Ему было муторно слышать, как Натаха вгоняла в себя плач, не пускала наружу, и тот гулькал в ней давкой икотой.

— А мне ещё утром прислали. На, говорит, распишись в получении. Да всё не хотел тебе говорить. Реветь возьмёшься. Не люблю я этого… А ты, вишь, всё одно ревёшь…

— Ох! — отпустила себя Натаха тяжким смиряющим вздохом.

— Али знала уже? Гляжу, курицы порубаны.

— Да что ж тут знать? — давя всхлип, выговорила она. — Загодя знато.

— Ну, будя реветь. Не один я. Поди, из каждого двора.

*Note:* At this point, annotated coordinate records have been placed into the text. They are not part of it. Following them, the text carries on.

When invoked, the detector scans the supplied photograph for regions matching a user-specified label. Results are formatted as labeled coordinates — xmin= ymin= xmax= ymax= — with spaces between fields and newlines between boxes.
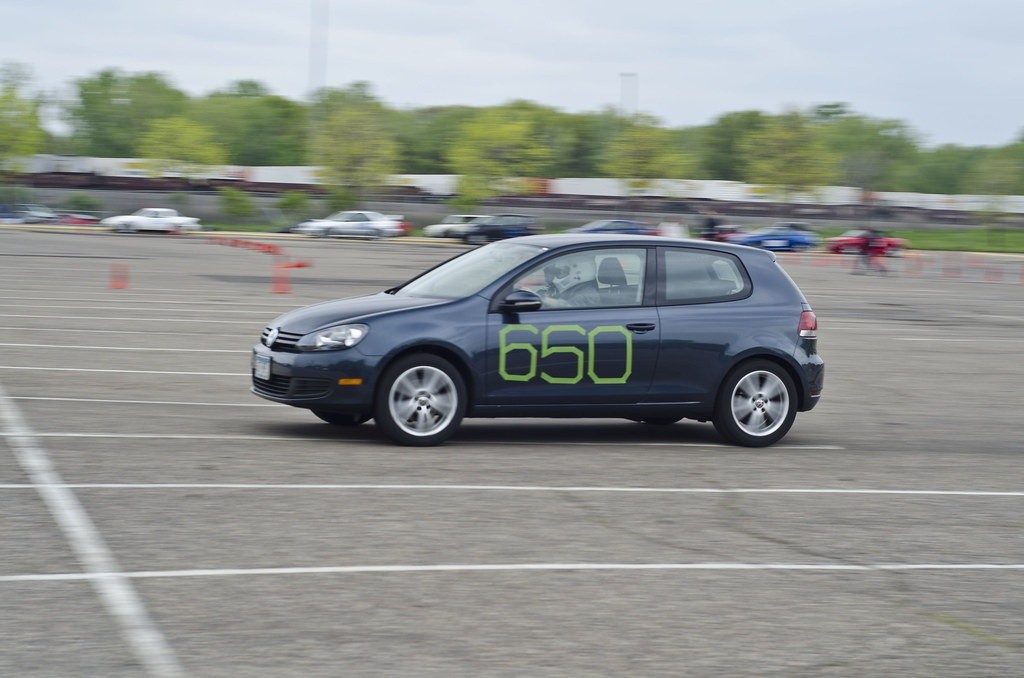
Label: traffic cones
xmin=271 ymin=273 xmax=290 ymax=297
xmin=275 ymin=256 xmax=310 ymax=274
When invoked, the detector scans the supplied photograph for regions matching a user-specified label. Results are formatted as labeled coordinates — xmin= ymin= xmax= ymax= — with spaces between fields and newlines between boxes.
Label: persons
xmin=543 ymin=250 xmax=601 ymax=310
xmin=537 ymin=264 xmax=558 ymax=298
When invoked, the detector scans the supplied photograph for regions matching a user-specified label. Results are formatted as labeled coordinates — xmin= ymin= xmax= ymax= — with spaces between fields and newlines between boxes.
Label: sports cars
xmin=249 ymin=232 xmax=830 ymax=448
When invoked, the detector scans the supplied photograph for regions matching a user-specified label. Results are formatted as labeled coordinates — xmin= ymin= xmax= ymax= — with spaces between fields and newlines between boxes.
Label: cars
xmin=102 ymin=209 xmax=201 ymax=237
xmin=421 ymin=212 xmax=488 ymax=239
xmin=570 ymin=216 xmax=657 ymax=234
xmin=822 ymin=226 xmax=917 ymax=254
xmin=291 ymin=209 xmax=416 ymax=243
xmin=714 ymin=231 xmax=822 ymax=252
xmin=443 ymin=212 xmax=550 ymax=249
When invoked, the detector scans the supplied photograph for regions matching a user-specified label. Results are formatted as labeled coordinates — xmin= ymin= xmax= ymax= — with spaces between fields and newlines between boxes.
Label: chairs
xmin=597 ymin=257 xmax=628 ymax=304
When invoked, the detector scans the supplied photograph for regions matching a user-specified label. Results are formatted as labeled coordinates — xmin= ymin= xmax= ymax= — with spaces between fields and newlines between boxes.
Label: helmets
xmin=551 ymin=253 xmax=597 ymax=294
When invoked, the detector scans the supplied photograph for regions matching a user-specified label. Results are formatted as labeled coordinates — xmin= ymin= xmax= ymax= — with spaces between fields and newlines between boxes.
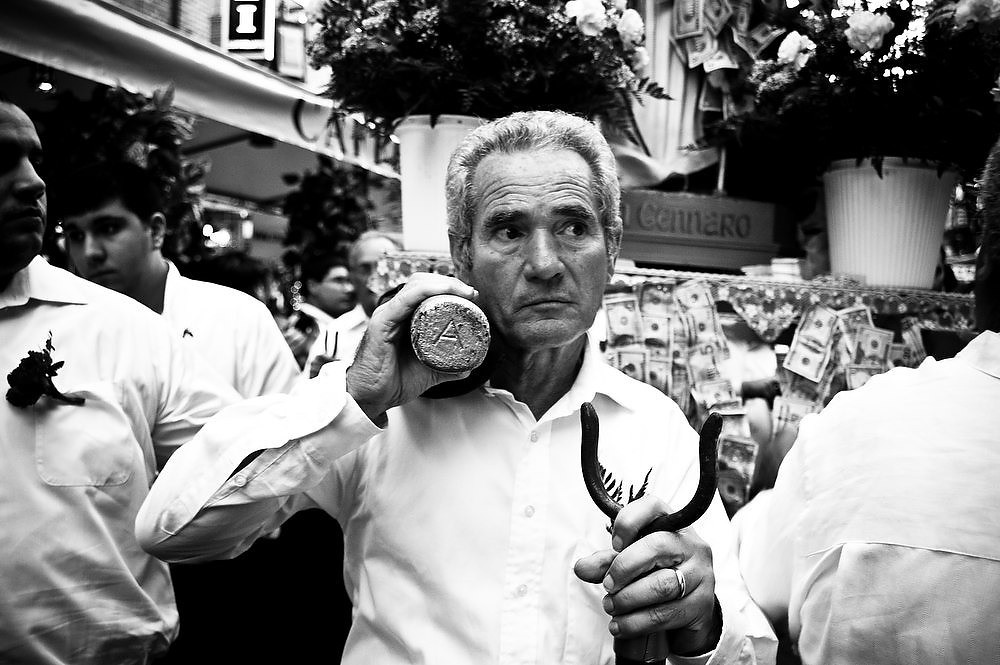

Афоня уж на што нужон, могли б и погодить с ним, а тоже идёт.

— Ты-то пойдёшь не один, да ты-то у нас один.

— Ну да что толковать? Жил? Жил! Семью, детей нажил? Нажил! Вон они лежат, кашееды. Да с тобой третий. Нажил — стало быть, иди обороняй. А кто же за тебя станет? Не скажешь же Лёхе: на тебе трояк або пятёрку, пойди повоюй за меня? Не скажешь.

Касьян, тяжело ворочая мыслью, говорил это не только Натахе, но и самому себе, в чём и сам тоже нуждался в эту минуту.

Они помолчали, и Касьян уже сам про себя думал, вспоминая о том, что говорили за Селивановым столом, — как походя лютует немец, палит всё огнём, не щадит ни малого, ни старого.

— Оно ить как, — сказал он то ли себе, то ли Натахе. — Хоть червяка взять! Который на дерева нападает. Ко времени не устерёг, не сдержал, гадость эта вон уже где, новые ветки кутляет…

— Кабы б червь беспонятный, — уже ровнее выговорила Натаха. — А то и люди на людей идут. Им-то чего бы? Вон какие страсти друг против друга понавыдумали — аропланы да бомбы.

— Бомбы не бомбы, а итить всё одно надо, раз уж такое взнялось.

Ну дак али я беды не понимаю? А токмо… Ох, Кося, небось не жалезные вы супротив-то бомб да снарядов. Одной рубахой прикрытые.

— А то не жалезный! — безголосо посмеялся Касьян, переводя разговор на шутку. — Ещё какой жалезный! Ну-кось, подвинься, скажу, чего про меня дедко-то Селиван вычитал…

Натаха тяжело отползла к стене, и Касьян, обрадовавшись примирению, прилёг рядом. От этого его, однако, опять закружило, и он, крепясь, сцепив зубы, притих.

— Отчего мокрый-то? — спросила Натаха, оглядывая его сбоку, против луны.

— А-а… пустое… Голову мочил… Дак слышь чего… — уже через силу, преодолевая тошноту, выдавил Касьян. — Читал дедко, будто у меня два прозвища.

— Как это?

— Не то чтобы два. Одно и есть… Вроде как на монете. На одной стороне — пятак, на другой — решка.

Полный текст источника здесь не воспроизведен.